_指示と要件_: 「301, 254, 361</region>?」を含む行から記録の最後の行までを、両端も含め、空行を除いて番号付きリストに整えてもらえますか？

_保存済みデータ記録_:

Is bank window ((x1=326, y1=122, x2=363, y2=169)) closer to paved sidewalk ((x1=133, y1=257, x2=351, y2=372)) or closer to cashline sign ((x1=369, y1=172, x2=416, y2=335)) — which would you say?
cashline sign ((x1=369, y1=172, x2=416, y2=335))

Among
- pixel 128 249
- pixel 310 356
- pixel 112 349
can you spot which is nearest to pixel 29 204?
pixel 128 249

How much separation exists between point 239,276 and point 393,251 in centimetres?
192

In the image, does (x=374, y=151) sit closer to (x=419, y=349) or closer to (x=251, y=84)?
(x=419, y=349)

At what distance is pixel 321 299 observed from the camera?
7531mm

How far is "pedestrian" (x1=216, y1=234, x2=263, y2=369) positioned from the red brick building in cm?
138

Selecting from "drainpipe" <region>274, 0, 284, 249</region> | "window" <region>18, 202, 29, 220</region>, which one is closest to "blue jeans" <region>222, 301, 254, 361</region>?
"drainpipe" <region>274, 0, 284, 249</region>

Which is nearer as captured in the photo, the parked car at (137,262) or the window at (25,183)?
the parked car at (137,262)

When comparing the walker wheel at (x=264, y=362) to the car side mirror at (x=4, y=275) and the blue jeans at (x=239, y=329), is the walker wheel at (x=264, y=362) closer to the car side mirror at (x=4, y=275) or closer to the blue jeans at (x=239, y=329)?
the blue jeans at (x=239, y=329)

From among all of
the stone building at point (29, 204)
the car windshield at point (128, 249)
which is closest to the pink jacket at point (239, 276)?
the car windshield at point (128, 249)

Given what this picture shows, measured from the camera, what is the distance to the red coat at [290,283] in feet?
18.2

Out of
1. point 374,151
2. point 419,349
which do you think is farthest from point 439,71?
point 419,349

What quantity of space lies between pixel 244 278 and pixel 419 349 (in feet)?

_想定解答_:
1. Selecting from "drainpipe" <region>274, 0, 284, 249</region> | "window" <region>18, 202, 29, 220</region>, which one is closest to "blue jeans" <region>222, 301, 254, 361</region>?
2. "drainpipe" <region>274, 0, 284, 249</region>
3. Which is nearer as captured in the photo, the parked car at (137,262) or the window at (25,183)?
4. the parked car at (137,262)
5. When comparing the walker wheel at (x=264, y=362) to the car side mirror at (x=4, y=275) and the blue jeans at (x=239, y=329), is the walker wheel at (x=264, y=362) closer to the car side mirror at (x=4, y=275) or closer to the blue jeans at (x=239, y=329)?
6. the blue jeans at (x=239, y=329)
7. From among all of
8. the stone building at point (29, 204)
9. the car windshield at point (128, 249)
10. which is closest to the pink jacket at point (239, 276)?
11. the car windshield at point (128, 249)
12. Given what this picture shows, measured from the camera, what is the distance to the red coat at [290,283] in feet?
13. 18.2
14. Out of
15. 1. point 374,151
16. 2. point 419,349
17. which do you think is farthest from point 439,71?
18. point 419,349
19. What quantity of space lies between pixel 244 278 and pixel 419 349 (in feet)?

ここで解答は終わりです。